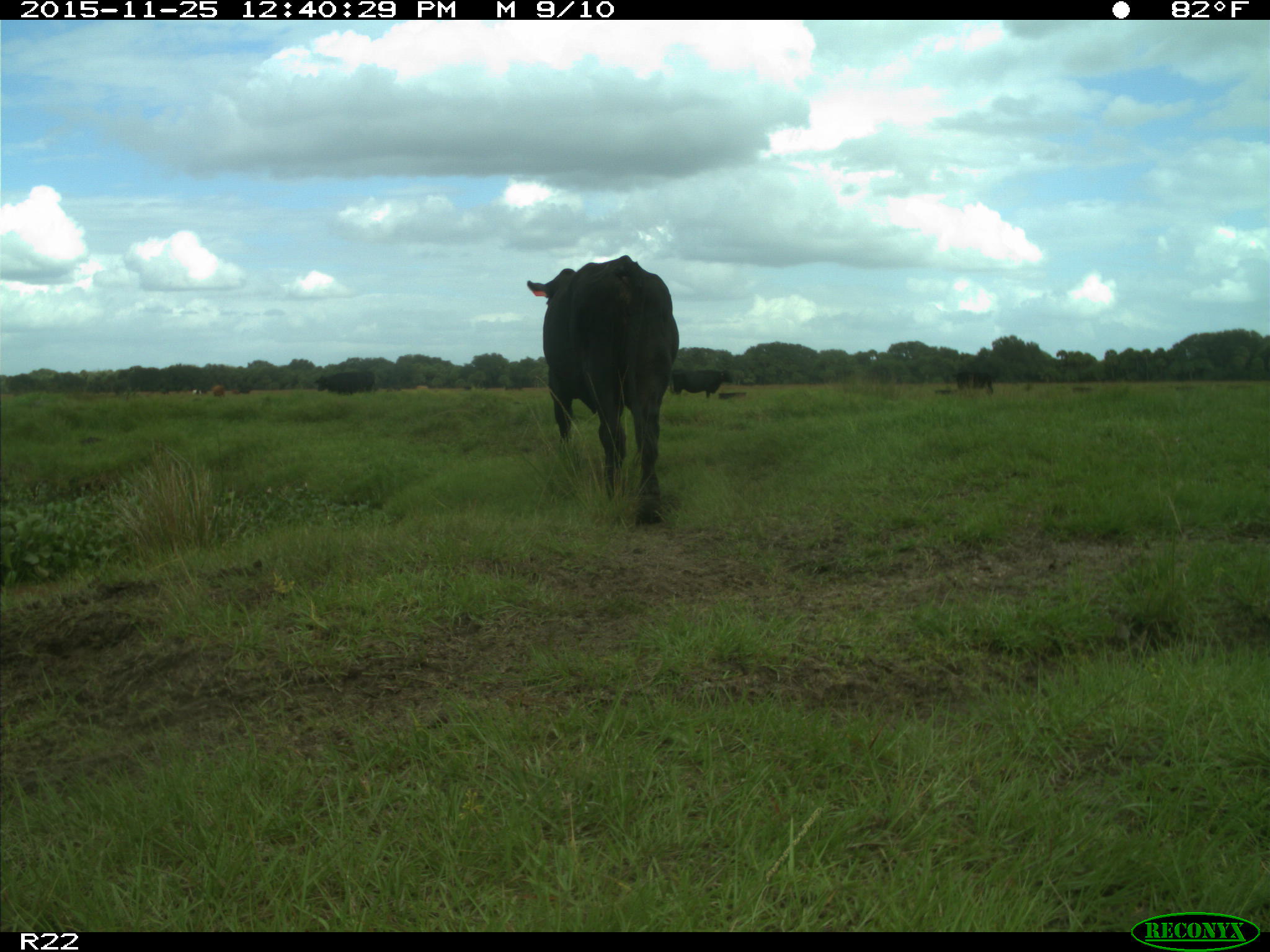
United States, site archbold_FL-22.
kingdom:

==============================

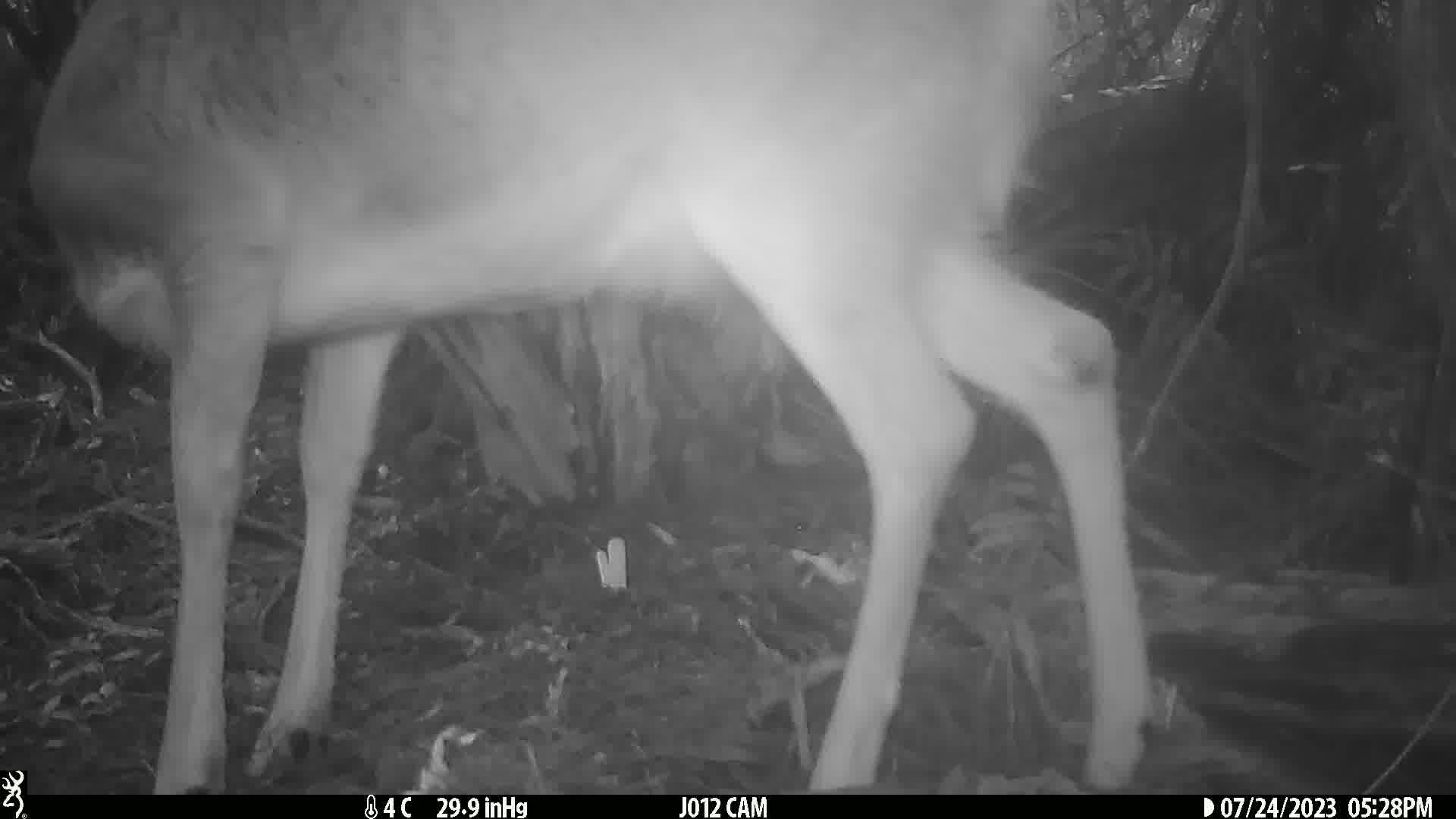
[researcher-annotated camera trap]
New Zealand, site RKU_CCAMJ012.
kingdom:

==============================

▸ WHAT TO DO
All lines that include the word "site" must be copied from the material above.

▸ RESULT
United States, site archbold_FL-22.
New Zealand, site RKU_CCAMJ012.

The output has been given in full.